Source passage:
-------
RE: Behind the placards

From: Cory Przybyla (recherchetenet@yahoo.com)
Date: Sat Feb 01 2003 - 14:19:50 MST


--- Lee Corbin <lcorbin@tsoft.com> wrote:
> ;-) Well, I contend that "marching" to make your
> point
> is about as uncooperative thing as you can do in a
> democratic country. The only thing more stupid yet
> exactly equally non-cooperative is "general strike".
>
> Lee
>

So say you're in democratic nation A with a general
freedom of speech expression, good civil rights, a
generally wholesome nation. A large corporate
conglomerate finds profit in the selling of abandoned
infants to a less developed nation to be groomed into
slaves. The government which is an inobtrusive
bureaucracy-choked morass has done in both public
opinion and statistically better than any previous
administration as far as increasing the economy, the
standard of living for citizens, etc. They however
are denying this issue of baby selling, perhaps have
brought litigation against a few lesser villians or a
slap on the wrist of the corporation. The next vote
is a couple of years off, and the chance of the
current administration being ousted is near nill, plus
the opposing party is fairly indifferent on the issue,
as the guilty corporation is a huge financial revenue
for both.
-------
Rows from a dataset
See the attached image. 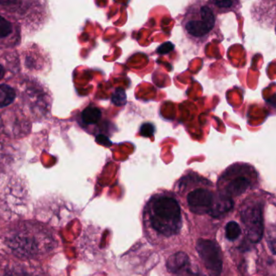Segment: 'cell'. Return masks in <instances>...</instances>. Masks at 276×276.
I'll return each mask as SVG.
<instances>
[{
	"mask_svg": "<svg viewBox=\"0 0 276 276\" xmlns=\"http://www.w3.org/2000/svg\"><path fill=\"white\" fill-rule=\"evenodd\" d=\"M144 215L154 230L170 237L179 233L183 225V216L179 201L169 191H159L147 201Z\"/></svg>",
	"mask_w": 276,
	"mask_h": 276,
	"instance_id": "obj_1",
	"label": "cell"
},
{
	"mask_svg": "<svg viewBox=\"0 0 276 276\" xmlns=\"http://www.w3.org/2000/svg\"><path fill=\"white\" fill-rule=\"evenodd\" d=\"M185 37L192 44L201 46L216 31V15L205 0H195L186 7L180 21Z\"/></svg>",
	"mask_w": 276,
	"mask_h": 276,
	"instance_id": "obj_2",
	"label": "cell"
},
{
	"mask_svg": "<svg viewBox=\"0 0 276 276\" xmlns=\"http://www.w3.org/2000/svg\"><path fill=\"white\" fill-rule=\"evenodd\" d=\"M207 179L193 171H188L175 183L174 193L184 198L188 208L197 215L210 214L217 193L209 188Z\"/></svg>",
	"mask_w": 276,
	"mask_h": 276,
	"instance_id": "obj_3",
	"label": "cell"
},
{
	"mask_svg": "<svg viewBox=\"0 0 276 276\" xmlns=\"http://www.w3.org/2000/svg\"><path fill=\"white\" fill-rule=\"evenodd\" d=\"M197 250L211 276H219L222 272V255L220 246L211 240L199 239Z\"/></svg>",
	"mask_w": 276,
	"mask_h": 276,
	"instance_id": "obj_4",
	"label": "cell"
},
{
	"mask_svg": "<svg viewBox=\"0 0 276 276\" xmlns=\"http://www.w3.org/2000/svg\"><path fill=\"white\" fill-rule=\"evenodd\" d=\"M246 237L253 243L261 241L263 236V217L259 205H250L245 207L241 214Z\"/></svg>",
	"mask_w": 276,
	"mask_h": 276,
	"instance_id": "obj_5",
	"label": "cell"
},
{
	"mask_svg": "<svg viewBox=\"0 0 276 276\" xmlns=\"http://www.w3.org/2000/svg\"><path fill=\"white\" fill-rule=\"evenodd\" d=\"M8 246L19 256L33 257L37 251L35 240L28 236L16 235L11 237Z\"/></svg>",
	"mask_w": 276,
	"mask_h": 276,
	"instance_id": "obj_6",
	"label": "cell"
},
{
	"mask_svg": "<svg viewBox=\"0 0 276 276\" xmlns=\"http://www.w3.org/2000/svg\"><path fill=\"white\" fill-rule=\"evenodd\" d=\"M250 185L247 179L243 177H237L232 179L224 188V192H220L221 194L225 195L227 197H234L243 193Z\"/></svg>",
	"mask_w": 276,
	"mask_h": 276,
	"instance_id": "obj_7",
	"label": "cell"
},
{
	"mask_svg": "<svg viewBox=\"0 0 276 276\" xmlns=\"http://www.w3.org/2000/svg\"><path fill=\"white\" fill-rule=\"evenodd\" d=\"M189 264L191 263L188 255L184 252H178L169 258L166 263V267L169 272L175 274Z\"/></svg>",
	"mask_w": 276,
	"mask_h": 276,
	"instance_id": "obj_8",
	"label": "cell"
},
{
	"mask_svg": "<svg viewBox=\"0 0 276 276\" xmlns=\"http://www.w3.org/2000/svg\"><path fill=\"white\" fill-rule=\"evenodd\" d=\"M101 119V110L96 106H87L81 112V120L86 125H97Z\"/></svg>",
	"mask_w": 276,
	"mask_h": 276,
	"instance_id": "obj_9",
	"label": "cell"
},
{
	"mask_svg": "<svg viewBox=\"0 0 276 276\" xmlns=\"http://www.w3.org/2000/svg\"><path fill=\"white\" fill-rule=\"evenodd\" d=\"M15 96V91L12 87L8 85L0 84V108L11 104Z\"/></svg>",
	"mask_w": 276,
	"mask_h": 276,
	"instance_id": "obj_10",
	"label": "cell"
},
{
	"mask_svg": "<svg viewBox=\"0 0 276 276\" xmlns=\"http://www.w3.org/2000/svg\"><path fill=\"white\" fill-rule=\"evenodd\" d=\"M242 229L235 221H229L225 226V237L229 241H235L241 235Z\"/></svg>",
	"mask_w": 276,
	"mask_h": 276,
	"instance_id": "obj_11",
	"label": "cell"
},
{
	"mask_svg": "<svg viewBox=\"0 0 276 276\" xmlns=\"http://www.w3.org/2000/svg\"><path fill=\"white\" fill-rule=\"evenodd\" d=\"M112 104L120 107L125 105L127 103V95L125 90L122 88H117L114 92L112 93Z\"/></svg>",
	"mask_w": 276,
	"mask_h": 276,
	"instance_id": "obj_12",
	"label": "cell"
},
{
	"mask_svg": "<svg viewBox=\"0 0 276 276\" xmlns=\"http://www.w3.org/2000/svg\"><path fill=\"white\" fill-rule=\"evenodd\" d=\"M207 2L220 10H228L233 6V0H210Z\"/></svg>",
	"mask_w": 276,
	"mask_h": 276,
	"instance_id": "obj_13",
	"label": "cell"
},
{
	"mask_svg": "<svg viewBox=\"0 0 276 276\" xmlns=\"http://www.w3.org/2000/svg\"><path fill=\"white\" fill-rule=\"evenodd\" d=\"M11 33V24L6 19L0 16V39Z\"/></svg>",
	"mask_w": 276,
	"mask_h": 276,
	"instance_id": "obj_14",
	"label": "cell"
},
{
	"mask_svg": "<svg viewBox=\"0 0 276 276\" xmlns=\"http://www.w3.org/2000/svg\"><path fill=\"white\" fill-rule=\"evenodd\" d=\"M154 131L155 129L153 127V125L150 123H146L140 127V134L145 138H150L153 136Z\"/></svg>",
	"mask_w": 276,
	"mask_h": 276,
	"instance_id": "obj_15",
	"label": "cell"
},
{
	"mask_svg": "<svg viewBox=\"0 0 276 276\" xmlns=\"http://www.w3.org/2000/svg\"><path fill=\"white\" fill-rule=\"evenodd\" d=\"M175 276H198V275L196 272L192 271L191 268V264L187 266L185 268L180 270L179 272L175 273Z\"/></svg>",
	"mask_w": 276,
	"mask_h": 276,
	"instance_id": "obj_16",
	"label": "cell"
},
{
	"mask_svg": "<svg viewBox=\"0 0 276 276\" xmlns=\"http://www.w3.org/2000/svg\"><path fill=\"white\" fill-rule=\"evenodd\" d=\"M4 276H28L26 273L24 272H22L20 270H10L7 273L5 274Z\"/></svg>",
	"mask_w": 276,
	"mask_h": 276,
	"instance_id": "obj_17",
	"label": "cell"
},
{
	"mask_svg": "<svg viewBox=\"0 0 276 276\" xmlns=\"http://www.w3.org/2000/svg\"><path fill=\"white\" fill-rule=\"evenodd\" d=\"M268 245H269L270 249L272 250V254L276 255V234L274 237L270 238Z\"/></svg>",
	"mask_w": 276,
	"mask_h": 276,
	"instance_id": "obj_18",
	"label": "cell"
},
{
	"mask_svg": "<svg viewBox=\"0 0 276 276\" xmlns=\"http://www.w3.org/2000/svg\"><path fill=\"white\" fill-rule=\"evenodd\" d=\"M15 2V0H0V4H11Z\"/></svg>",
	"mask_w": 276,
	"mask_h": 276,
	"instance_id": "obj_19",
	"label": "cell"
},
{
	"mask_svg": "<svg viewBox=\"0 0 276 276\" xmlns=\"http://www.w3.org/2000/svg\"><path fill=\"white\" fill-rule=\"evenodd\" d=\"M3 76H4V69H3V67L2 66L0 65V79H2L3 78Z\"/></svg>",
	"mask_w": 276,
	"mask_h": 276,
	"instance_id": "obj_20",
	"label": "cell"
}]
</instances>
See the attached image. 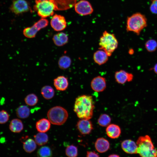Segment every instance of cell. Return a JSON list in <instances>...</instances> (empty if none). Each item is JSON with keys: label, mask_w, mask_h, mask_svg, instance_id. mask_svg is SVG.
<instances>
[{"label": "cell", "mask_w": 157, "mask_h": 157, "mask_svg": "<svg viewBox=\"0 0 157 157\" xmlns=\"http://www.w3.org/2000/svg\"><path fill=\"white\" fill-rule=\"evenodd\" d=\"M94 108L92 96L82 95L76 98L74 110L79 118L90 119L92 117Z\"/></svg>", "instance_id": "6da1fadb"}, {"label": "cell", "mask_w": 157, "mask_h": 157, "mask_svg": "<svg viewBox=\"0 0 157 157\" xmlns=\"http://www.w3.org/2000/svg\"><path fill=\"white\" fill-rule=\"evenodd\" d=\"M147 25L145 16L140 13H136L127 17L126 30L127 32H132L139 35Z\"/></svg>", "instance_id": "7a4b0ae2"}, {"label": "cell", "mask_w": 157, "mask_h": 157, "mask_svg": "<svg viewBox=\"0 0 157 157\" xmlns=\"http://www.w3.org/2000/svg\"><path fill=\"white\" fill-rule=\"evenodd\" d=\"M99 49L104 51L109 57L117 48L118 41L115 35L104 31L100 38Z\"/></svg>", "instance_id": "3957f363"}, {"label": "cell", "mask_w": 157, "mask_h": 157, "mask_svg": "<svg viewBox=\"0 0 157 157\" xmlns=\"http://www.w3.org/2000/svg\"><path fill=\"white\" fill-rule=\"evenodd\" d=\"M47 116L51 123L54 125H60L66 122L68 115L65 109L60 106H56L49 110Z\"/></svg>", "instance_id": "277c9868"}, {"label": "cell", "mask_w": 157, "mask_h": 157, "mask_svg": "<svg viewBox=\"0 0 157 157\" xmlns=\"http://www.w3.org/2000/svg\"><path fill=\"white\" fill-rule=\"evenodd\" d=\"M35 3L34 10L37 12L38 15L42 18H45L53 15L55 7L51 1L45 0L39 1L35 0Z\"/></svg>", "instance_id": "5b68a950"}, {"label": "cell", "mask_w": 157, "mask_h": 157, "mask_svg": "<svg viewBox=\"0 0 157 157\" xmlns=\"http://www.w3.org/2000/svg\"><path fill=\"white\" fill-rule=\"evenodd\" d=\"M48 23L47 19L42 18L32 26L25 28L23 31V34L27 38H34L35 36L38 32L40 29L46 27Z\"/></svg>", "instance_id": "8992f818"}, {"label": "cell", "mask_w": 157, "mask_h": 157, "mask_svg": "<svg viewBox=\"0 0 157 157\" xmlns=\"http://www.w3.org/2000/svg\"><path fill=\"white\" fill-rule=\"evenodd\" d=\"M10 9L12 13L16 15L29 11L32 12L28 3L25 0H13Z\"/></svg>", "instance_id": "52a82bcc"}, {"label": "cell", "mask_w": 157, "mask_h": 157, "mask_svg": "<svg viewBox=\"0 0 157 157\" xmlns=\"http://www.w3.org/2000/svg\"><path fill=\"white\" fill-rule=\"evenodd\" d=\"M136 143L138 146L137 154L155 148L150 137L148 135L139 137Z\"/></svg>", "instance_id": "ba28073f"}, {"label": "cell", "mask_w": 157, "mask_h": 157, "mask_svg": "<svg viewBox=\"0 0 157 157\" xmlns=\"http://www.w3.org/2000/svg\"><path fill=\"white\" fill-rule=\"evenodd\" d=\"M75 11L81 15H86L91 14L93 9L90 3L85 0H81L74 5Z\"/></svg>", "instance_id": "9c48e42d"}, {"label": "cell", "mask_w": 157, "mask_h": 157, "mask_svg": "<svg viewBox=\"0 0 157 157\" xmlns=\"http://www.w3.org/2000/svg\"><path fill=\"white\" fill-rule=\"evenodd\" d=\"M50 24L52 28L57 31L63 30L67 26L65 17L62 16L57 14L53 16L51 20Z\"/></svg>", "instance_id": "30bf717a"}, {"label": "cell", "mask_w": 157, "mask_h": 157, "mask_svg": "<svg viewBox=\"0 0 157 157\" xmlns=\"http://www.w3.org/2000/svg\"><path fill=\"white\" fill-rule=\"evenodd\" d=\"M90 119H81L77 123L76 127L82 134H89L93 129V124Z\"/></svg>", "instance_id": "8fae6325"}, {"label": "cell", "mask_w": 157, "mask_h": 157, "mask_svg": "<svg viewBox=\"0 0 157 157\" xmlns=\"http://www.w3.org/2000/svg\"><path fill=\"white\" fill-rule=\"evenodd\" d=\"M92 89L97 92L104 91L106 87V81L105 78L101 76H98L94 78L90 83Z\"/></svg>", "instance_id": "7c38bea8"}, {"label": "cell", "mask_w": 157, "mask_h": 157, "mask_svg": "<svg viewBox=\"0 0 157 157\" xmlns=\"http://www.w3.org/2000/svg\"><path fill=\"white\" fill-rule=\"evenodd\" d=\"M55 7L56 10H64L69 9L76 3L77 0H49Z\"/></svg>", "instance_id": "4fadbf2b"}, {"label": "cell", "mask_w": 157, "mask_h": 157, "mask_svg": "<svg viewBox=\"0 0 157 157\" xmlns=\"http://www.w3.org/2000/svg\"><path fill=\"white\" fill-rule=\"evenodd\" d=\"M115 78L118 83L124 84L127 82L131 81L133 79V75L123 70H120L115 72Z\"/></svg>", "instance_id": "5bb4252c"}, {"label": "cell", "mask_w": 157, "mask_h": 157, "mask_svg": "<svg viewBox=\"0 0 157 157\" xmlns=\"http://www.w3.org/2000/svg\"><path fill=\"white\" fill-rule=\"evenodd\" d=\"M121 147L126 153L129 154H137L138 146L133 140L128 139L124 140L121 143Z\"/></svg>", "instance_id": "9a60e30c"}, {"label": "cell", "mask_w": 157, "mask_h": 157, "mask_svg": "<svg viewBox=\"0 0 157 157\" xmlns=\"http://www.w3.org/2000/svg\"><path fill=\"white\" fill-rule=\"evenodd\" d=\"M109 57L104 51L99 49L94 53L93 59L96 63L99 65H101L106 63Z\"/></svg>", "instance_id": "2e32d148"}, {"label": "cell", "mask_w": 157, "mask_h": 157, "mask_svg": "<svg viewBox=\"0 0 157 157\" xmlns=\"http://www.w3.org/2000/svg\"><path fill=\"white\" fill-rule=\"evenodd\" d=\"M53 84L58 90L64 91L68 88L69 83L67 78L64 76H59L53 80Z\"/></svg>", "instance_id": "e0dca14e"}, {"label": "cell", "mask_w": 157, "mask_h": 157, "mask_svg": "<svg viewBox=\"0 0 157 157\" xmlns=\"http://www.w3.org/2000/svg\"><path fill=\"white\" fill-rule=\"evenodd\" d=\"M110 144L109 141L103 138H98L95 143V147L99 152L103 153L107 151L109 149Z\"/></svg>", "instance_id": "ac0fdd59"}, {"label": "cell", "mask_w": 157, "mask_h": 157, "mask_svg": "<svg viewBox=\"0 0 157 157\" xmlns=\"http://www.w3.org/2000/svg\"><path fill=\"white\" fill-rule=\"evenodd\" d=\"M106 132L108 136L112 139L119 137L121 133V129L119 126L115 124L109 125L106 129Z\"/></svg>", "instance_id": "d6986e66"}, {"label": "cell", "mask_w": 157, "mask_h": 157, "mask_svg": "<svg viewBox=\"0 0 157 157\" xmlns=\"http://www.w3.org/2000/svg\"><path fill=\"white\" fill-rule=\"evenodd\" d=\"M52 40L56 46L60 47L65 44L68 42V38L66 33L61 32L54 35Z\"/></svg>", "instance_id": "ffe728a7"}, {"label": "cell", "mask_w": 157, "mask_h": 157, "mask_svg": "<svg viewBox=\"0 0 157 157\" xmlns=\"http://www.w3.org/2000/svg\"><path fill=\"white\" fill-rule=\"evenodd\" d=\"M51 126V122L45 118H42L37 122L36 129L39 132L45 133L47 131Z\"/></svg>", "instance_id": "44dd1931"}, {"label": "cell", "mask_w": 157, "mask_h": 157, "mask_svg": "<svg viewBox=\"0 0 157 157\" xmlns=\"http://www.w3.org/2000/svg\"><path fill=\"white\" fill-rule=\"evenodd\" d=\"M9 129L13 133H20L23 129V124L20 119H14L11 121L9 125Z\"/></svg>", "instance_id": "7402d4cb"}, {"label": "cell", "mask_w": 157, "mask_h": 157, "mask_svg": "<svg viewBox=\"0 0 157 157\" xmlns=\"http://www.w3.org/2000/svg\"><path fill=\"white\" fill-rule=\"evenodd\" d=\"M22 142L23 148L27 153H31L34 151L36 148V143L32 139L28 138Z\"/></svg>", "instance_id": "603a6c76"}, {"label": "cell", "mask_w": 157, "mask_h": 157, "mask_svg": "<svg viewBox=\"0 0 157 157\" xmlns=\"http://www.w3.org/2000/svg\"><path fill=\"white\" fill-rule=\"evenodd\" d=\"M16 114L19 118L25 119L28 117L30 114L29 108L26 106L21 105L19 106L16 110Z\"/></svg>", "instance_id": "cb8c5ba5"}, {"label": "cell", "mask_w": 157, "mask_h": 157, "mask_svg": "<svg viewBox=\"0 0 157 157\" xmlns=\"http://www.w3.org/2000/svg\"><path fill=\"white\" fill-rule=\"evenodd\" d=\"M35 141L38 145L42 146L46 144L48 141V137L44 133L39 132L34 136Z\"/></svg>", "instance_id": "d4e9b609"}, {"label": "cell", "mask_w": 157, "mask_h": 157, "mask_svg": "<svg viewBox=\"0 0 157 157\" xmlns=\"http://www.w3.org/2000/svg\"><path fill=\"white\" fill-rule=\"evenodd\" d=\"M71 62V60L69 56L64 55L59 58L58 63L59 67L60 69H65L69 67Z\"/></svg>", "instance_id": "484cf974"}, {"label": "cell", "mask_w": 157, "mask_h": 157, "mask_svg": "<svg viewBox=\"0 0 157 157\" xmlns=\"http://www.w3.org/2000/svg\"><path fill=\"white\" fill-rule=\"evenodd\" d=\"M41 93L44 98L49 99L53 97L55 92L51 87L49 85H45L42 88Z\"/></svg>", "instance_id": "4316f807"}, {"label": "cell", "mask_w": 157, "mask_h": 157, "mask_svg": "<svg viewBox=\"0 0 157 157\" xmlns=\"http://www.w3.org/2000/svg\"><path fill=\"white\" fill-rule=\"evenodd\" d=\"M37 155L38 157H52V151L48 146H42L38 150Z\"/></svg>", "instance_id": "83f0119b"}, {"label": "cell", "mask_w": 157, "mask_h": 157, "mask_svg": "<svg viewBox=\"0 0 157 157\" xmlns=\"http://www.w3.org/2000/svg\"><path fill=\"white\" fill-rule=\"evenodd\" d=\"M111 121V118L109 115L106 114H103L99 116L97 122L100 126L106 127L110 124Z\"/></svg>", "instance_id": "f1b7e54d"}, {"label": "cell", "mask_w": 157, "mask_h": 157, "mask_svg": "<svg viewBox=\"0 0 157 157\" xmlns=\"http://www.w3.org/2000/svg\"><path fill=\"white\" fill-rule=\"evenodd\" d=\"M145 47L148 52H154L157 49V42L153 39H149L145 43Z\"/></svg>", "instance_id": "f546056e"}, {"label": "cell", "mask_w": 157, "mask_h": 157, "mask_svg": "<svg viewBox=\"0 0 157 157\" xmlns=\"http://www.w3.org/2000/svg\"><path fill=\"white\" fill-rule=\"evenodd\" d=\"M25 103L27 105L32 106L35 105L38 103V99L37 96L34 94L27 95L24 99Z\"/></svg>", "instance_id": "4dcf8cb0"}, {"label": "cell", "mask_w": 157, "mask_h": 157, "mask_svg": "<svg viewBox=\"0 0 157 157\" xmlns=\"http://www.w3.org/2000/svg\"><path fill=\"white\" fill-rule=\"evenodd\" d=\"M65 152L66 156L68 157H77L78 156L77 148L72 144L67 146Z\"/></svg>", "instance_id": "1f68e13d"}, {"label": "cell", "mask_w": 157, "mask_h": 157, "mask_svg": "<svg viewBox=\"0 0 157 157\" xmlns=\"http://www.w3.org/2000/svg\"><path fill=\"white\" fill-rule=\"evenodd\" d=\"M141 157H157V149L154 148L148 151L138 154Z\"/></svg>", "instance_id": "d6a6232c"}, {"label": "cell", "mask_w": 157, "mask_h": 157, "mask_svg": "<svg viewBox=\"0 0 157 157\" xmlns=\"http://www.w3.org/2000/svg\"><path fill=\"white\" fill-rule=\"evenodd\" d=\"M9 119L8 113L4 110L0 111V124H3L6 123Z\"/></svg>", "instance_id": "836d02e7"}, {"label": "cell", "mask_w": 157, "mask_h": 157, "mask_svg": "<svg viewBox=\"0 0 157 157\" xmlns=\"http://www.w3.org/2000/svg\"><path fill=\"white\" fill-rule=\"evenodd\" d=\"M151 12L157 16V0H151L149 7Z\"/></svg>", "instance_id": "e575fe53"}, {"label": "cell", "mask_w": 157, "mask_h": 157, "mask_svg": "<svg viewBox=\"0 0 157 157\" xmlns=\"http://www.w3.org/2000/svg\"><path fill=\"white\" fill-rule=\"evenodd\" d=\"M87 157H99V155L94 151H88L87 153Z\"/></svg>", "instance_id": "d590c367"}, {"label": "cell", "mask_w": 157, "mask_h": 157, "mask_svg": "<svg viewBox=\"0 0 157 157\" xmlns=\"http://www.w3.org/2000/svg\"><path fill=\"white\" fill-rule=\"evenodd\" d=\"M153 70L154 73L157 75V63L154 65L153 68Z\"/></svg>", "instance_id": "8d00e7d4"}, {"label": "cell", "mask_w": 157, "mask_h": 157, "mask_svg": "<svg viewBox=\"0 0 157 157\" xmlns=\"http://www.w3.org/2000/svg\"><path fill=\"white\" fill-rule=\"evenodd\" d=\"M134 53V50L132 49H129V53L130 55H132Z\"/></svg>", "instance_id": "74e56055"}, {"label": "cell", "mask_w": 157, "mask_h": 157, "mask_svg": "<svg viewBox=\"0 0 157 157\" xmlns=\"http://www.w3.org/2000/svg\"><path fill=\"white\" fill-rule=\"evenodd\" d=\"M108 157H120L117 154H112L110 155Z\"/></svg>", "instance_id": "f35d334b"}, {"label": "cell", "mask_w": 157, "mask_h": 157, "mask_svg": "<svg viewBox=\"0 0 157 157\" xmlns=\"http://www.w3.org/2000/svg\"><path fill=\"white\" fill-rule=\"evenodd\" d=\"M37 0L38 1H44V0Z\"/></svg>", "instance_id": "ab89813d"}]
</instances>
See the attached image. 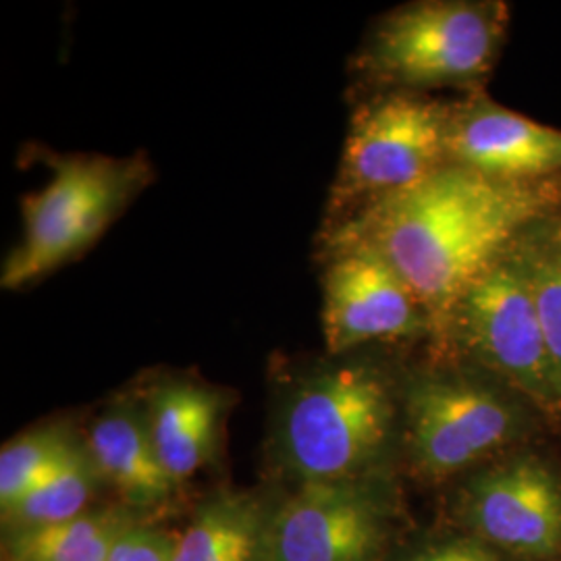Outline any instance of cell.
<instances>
-------
Short task: Pick up the mailing-list reply about protest marching and general strikes after its last sentence and keep writing it.

Task output:
Yourself and a significant portion of the population
are outraged that this is going on in a supposed free
country, and want to let it be known that this is
intolerable. How do you effectively strike out
against this?

If you want a more viable dilemna, imagine, just for a
second, that your information had shown that this war
really was a facade, in ways further than the biggest
peaceniks in reality are claiming. Many people agree
with you on this, but a rising religious undertone is
showing blind support to government which is spreading
(effectively) propaganda, and they're actually moving
in on arresting people who definetely aren't
terrorists under guises of protecting freedom, holding
them without due process. Lets beef the numbers up to
about 5-10 thousand people which could happen without
violence taking to the streets I suppose. You believe
that the majority of the citizens agree that the war
is wrong, and the polls from sources you trust agree
with this information. It's clear that with a
successful war, any chance at truth would be lost to
the victors, and the administration will be re-elected
now without feeling need to show any restraint in
their extremism since they have the populace in a
chokehold.

Now of course protests in reality often fall far short
of any reasonable claims (animal rights activists
storming Wendy's), but you claim it's about as
uncooperative a thing as you can do in a democratic
country. If this is universally true, then how would
you respond in this situation?

If you find inconsistency within the plausibility of
the situation, feel free to adjust the analogy
accordingly.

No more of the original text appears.